Page added on July 29, 2008
AGRICULTURAL POWERS – those self sufficient in food, fabric, and hydrocarbon production – once were unambiguously regarded as strategic powers. This has been true throughout history: societies which were not agriculturally efficient and abundant could never long or fully sustain strategic power. Now, once again, a new set of nations is likely to emerge in the 21st Century with significant regional, if not global, influence demonstrably based on their agricultural capacity and their ability to match capital, productive land, and emerging technology on a scale which was not possible in the past. These emerging “agri-powers” are benefitting from trends making agricultural commodities more strategically important, and will gain from having a significant agricultural base.
Unlike the second half of the 20th Century, the global strategic environment is set to become more fluid, and the criteria which marked “middle-power” status, such as access to sophisticated military technology, is likely to become less overwhelming in importance. Even the term itself will lose its relevancy as dozens of nations fulfil the original definition of a traditional middle- power.

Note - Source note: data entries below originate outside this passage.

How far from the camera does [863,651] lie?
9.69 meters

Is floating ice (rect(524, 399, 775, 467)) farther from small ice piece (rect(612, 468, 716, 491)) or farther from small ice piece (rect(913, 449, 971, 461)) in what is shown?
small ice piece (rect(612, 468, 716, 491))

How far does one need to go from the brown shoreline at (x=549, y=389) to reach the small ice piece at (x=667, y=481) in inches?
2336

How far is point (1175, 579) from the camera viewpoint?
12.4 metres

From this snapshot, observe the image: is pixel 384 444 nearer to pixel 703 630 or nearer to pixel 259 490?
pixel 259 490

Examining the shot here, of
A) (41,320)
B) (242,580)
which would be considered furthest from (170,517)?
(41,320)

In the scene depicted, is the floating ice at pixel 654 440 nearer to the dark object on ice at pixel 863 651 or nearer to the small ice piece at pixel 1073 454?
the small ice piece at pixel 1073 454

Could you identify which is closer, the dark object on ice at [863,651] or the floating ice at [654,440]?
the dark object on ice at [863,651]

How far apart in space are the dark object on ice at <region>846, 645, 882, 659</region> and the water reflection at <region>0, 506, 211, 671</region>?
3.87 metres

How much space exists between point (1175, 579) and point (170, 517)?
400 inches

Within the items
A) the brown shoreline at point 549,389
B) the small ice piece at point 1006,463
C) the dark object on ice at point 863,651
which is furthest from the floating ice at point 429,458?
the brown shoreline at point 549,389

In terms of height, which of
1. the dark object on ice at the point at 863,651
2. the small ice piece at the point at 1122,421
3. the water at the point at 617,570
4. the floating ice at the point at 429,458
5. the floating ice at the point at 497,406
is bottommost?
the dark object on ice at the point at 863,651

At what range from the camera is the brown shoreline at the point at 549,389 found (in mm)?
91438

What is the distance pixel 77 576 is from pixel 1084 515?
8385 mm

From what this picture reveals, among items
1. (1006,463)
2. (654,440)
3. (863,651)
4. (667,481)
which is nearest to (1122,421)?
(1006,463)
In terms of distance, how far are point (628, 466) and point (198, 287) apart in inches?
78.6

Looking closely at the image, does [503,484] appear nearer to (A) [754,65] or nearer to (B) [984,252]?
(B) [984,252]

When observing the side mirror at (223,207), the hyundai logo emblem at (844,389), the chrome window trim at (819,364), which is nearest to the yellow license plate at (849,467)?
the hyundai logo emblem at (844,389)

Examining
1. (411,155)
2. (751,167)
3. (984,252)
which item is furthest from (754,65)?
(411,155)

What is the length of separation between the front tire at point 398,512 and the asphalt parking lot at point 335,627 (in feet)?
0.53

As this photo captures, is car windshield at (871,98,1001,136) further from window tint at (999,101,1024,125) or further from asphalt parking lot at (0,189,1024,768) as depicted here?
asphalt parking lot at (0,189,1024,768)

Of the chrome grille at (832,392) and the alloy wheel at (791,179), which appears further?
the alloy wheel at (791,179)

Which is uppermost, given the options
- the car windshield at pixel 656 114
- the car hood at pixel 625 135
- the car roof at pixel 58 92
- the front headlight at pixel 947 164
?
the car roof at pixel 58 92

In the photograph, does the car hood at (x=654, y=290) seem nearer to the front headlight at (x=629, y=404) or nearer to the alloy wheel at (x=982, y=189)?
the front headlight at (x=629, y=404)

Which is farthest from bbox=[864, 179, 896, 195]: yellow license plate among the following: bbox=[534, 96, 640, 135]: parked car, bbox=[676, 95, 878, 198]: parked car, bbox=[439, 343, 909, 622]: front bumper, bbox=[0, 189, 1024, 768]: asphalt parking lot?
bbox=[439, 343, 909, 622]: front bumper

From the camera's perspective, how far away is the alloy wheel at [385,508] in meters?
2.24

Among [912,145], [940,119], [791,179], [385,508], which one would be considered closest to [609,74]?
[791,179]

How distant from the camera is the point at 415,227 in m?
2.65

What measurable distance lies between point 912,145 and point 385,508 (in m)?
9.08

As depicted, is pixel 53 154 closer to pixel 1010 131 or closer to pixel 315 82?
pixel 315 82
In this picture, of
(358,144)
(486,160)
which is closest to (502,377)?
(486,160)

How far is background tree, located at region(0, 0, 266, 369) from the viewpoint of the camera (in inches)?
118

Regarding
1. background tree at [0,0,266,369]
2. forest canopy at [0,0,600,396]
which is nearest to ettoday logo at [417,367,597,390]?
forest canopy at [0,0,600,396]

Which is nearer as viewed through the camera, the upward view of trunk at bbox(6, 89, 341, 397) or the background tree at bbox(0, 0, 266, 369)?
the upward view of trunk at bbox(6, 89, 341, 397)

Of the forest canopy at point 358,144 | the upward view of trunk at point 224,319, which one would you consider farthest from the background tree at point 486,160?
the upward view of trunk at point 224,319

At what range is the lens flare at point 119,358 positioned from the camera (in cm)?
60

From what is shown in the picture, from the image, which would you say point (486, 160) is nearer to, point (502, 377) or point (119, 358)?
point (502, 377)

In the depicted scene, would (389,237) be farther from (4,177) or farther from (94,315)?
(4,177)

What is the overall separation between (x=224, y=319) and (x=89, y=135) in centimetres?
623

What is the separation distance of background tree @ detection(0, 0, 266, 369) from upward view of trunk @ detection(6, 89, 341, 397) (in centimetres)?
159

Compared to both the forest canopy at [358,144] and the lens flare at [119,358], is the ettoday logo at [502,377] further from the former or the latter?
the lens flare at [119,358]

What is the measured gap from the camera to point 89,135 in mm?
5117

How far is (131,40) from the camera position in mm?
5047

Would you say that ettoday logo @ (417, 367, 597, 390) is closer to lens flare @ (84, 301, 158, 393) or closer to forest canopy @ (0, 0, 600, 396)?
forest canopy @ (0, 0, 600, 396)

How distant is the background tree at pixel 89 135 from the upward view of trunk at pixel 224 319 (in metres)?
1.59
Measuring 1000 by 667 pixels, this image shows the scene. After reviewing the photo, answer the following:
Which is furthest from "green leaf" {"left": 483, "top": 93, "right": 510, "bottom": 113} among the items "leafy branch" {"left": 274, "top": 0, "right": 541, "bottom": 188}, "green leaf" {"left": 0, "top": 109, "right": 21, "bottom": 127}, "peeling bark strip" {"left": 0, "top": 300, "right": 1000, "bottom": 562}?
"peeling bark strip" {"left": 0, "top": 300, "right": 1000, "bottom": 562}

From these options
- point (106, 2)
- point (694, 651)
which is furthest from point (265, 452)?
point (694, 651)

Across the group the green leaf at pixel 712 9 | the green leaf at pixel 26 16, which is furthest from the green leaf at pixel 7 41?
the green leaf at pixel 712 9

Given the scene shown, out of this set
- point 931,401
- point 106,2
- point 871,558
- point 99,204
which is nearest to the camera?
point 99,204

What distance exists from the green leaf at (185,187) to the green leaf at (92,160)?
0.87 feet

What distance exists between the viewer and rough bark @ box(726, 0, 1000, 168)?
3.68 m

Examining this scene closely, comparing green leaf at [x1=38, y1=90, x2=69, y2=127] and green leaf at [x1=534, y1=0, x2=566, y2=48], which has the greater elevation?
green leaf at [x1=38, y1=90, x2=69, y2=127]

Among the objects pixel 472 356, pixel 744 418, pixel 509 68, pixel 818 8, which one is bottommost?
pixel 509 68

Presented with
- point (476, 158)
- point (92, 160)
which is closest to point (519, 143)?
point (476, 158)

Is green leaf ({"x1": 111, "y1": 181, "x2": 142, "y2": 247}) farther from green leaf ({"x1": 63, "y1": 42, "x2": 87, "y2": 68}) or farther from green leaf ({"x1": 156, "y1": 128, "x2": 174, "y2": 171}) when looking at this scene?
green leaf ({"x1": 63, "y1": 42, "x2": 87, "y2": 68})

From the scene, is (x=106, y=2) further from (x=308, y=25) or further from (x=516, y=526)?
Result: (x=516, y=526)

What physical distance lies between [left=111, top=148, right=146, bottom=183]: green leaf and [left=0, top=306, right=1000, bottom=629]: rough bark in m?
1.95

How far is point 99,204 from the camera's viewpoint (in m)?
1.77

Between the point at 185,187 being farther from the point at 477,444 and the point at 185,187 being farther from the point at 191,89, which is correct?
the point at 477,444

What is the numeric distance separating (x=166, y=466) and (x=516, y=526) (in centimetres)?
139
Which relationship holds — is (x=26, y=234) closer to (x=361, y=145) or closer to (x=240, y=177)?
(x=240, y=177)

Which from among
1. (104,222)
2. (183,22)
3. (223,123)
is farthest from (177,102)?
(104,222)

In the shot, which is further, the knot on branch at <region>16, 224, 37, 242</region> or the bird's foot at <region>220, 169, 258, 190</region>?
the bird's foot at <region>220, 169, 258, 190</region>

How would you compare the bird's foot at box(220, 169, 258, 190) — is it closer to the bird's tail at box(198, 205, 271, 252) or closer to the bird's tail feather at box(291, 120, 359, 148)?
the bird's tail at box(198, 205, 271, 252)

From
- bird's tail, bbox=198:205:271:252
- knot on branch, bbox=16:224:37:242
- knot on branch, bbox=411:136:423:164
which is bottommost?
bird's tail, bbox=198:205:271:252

In this period of global turbulence, a back to basics approach, which leverages agricultural surpluses for international sale, biofuel production and potentially, through biotechnology, industrial applications, may result in nations with a substantive agricultural sector, such as Australia, having a more prominent global position. Similarly, it could make smaller agri-powers attractive targets for larger, hungrier1 nations.
There are a number of nations which are potential beneficiaries from the trend favoring agricultural producers, especially those which are not already regional or global powers.2 For the purpose of this paper, substantial agricultural producers are defined to have grown at least 20-million tonnes of cereal crops per annum. This existing agricultural base could provide the ability for these nations to become emergent agri-powers. However, to succeed, they must organize their societies, capital markets and productive land in the most efficient manner to harness this trend, rather than be captured by it. Of nations with potential for significant agricultural production, Argentina and, especially, Zimbabwe suffer from governance problems and unstable economies3, but have the capability to transform to become key anchor points of southern Latin America and south-eastern Africa. The emergence of agri- powers has significant relevance to regional-level dynamics and is set to be a key strategic variable. However, this trend has not yet been studied or analyzed to any great degree.